Crowdfunding giant Kickstarter has launched a new service designed to rival the likes of Patreon.

While Kickstarter can be used to crowdfund products and projects with a one-off payment from backers, Drip instead looks to provide creative individuals with an ongoing monthly payment. As the company phrases it: “Kickstarter is for projects, Drip is for people.”

Like Patreon, Drip creators will be able to offer exclusive content and rewards for their supporters. How it hopes to differ from Patreon, however, is in its ability to tap into Kickstarter’s large userbase. It can be quite hard to get a Patreon off the ground, but Drip can theoretically tap into the 13m+ Kickstarter community.

Drip creators will also be able to offers ‘founding membership’ for backers who sign up within the first week or month, a move designed to "replicate the urgency of Kickstarter’s all-or-nothing mechanism".

Drip remains invite-only for the moment, although all signs point to it being opened up to everyone in early 2018. Early creators include Feminist Frequency’s Anita Sarkeesian.

“Today we launch a new Drip for artists and creators across the full spectrum of disciplines we support on Kickstarter. Just as artists, authors, game designers, musicians, and filmmakers use Kickstarter to fund and build community around their projects, Drip is a tool for people to fund and build community around their ongoing creative practice,” the company said.

“In recent years, we’ve seen the growing validation of subscriptions for serial online content creators — podcasters, YouTubers, bloggers — using tools like Flattr, Patreon, and Steady. It’s been great to see organizations build tools like these — the world is far from having too many tools for creators. But there remain large groups of artists and creators who don’t see subscriptions as fitting their creative practices. Our goal with the new Drip is to change that.

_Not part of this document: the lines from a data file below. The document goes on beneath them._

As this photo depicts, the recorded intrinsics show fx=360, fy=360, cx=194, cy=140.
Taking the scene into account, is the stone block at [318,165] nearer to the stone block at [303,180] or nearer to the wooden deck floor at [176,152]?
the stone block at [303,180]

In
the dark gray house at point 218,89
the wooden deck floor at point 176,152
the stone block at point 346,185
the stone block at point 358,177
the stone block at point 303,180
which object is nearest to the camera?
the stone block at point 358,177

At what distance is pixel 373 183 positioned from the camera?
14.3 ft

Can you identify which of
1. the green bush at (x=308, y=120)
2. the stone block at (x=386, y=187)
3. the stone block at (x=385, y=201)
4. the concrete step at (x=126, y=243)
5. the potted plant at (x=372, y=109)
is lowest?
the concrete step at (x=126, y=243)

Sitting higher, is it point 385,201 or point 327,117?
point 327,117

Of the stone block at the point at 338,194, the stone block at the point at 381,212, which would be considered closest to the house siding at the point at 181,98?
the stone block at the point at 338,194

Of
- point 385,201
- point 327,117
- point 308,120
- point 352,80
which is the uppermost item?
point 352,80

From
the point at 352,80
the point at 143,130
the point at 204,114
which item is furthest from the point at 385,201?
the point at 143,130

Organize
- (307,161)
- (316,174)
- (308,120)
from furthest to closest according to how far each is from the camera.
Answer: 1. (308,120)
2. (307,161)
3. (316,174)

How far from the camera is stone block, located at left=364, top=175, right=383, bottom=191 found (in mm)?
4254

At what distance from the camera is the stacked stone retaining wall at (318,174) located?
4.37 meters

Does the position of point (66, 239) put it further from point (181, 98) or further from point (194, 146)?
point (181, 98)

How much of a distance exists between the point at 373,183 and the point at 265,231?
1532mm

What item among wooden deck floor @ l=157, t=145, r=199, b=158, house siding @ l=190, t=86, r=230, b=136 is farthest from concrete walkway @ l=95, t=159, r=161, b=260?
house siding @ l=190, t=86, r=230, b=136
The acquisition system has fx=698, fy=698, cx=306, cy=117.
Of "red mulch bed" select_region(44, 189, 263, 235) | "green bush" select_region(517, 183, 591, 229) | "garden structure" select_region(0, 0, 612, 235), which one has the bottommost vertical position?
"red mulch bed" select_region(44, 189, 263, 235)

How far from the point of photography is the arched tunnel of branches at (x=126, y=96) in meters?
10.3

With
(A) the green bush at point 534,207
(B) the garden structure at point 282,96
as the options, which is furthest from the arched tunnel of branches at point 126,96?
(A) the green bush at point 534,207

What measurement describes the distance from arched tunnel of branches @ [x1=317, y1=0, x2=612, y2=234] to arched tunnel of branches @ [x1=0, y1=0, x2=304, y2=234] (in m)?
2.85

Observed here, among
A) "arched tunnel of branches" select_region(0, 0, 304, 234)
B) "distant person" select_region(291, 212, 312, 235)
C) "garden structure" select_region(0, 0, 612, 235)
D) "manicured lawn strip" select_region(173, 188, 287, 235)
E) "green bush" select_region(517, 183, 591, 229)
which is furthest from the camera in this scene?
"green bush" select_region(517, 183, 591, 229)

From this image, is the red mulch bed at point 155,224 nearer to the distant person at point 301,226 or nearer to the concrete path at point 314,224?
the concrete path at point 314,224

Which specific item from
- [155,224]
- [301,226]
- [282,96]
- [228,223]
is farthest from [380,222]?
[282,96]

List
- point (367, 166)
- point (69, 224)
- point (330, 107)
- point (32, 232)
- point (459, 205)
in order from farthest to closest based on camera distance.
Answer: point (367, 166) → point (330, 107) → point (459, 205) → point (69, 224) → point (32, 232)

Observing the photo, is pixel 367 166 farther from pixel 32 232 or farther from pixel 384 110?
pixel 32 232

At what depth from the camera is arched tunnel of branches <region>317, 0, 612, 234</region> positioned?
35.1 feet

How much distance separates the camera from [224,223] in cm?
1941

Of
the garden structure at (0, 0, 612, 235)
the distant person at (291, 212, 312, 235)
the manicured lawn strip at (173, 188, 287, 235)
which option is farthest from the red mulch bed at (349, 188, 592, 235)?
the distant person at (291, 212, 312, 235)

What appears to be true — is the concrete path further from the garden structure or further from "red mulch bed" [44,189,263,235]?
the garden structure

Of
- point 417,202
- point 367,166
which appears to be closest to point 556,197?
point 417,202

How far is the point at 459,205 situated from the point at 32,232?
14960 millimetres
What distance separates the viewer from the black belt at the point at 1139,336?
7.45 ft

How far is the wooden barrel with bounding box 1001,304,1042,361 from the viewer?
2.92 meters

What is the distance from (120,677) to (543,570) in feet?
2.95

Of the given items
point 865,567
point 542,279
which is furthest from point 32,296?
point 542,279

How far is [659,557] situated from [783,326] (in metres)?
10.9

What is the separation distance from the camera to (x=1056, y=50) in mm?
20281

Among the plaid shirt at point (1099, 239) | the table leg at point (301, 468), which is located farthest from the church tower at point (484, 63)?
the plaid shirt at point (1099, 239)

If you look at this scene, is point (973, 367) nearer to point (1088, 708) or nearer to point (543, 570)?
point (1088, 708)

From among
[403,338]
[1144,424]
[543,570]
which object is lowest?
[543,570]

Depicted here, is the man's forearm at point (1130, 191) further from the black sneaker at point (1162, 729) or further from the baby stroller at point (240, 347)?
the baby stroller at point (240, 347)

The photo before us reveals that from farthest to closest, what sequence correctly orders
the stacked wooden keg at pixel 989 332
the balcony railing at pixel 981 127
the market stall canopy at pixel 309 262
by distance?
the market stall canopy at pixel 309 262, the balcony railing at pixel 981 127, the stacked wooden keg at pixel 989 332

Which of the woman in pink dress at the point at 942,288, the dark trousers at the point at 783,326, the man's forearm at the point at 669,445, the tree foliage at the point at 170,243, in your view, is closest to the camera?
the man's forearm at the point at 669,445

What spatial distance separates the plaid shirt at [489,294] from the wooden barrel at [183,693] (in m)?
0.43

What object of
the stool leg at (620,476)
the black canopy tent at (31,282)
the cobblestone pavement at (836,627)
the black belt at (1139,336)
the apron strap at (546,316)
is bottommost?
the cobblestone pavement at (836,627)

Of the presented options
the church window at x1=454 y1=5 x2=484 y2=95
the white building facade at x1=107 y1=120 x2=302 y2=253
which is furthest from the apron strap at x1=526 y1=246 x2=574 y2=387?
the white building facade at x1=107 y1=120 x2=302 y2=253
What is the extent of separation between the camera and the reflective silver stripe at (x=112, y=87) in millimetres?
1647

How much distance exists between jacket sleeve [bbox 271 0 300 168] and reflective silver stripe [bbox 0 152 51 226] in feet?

“A key mandate for the design of Drip has been creator independence. The work and relationships that creators build online should belong to them. They shouldn’t feel stuck to a platform because those things aren’t easy to move. With that in mind, creators will be able to export their data and content, and we’ll even help creators securely transfer subscription and payments information to other subscription platforms. We believe creator independence means not being locked into a platform by design.”